Take as an example the well-known Boston housing dataset. In the original paper, the regression model was used to model the amount people were willing to pay for improved air quality.
But the 'people' whose behaviour was being modelled was never specified. Presumably, it was not limited to 'residents of Greater Boston'. Only implausibly would it be 'humans anywhere on the planet'. Nor, 'all US residents'.
So what inference are we invited by the authors to draw about the scope they intend for their theory? Perhaps 'all residents of large US metro areas'. But - what about other First World metro areas? The first two sections of the Boston paper scrupulously avoid any reference which might suggest that they had a particular 'population' to which their 'sample' was to apply.
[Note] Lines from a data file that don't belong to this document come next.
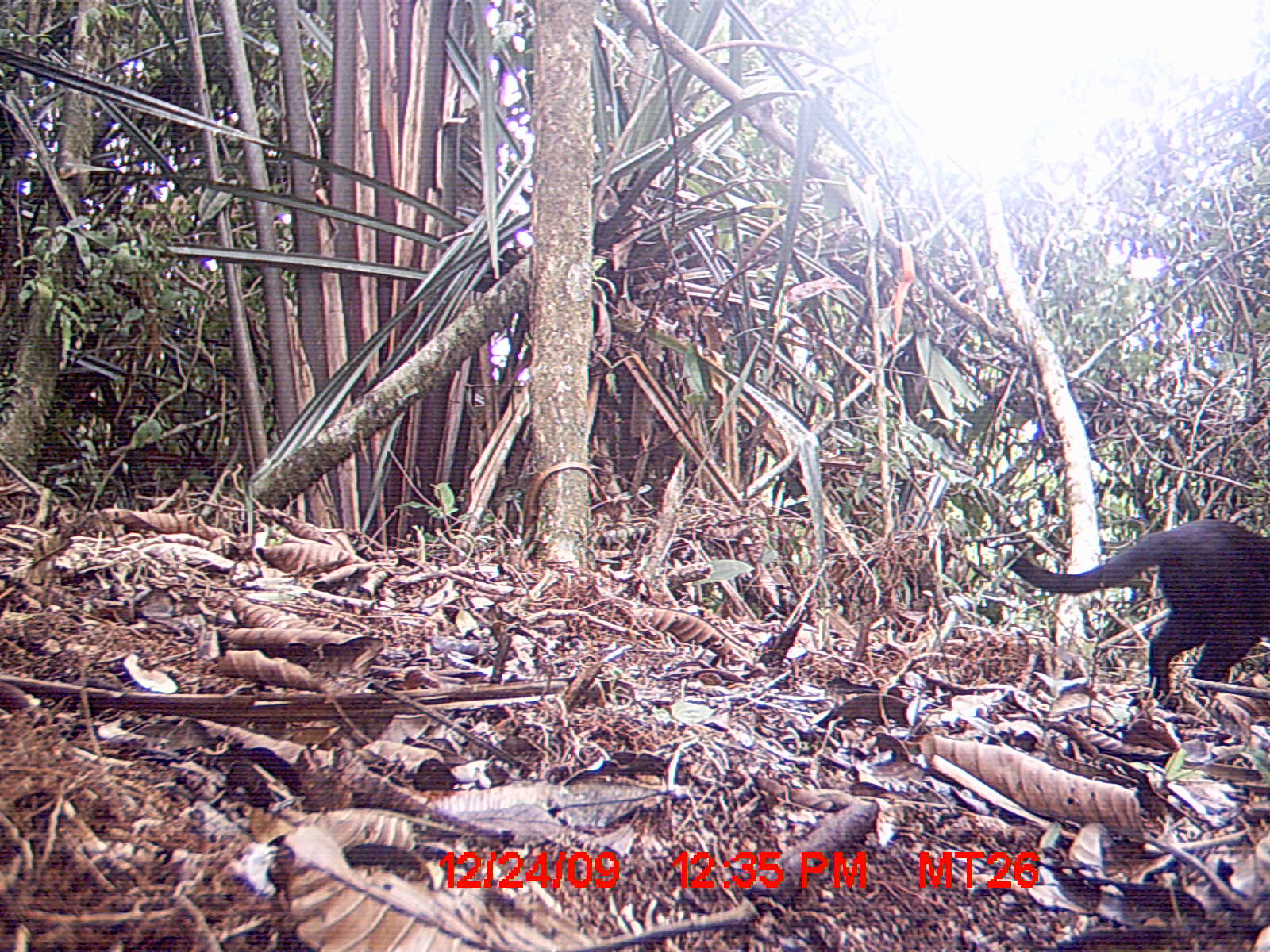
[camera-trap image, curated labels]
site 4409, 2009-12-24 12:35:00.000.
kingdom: Animalia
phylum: Chordata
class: Mammalia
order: Carnivora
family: Felidae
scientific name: Felidae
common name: felids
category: felis sp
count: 1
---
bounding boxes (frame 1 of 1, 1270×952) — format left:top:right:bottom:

There is also the dimension of time - the data came from the 70s, whereas the theory is has no time limitations spelt out.
Plus - going back to first principles - how could the Boston data be treated as a sample of a population including, say, the Chicago metro area when no data from the Chicago area was considered?
Besides, lots of the covariates in the Boston regression weren't samples at all, but totals - so, for example, the proportion of blacks was supplied from census stats.
My question: how can we conceive the Boston data as supporting the geographically unlimited propositions in the paper? Is there a mathematical way of showing equivalence or approximation of the Boston data analysis to other cities? Or is it just assumed as a matter of common sense - such that the paper's authors would be amazed to think anyone could have any doubts on the matter?